Чуковский в своём эссе о Нате Пинкертоне (1908–1910) готтентотов ругает почём зря: «А всемирный, сплошной готтентот, идущий и пришедший по всей земле этому мужику на смену, создал коричневую этуаль и, в убожестве фантазии своей, посадил ее даже на луну и спустил на дно океана. Этого сплошного готтентота в русской литературе предвидели давно и с ужасом смотрели на его приближение»3. У Чуковского «готтентот» — это агрессивный мещанин, Грядущий Хам.
Но в какой-то момент к готтентотам прилипла история, которая заместила всё – и нравы с обычаями, и трагические события, а также любую беспристрастную антропологию.

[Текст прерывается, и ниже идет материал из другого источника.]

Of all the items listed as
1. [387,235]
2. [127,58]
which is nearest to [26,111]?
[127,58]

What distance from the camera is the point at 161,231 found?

Фаддей Францевич Зелинский, филолог и антиковед, говорит нам из 1903 года: «Этот термин имеет своим источником анекдот, вероятно, не очень достоверный, — будто один готтентот на вопрос миссионера, что такое добро и зло, ответил: “если мой сосед уведёт у меня мою жену, то это зло, а если я уведу у него его жену, то это добро”. Теперь вы поймете, что этот готтентотский принцип проявляется не только на почве частных сношений — там он нам не опасен, мы над ним смеёмся, — он гораздо вреднее в области национальных и партийных интересов. Когда, скажем, испанец с жаром заступается за притесняемых в Португалии испанцев, но возмущается против такого же заступничества Португалии за обижаемых в Испании португальцев; когда тот же испанец, будучи республиканцем, горячо одобряет правительство за то, что оно запретило карлистскую демонстрацию, а на следующий день бранит то же правительство за запрещенную республиканскую демонстрацию — то ему кажется, что он во всех этих случаях рассуждает вполне последовательно и здраво»4.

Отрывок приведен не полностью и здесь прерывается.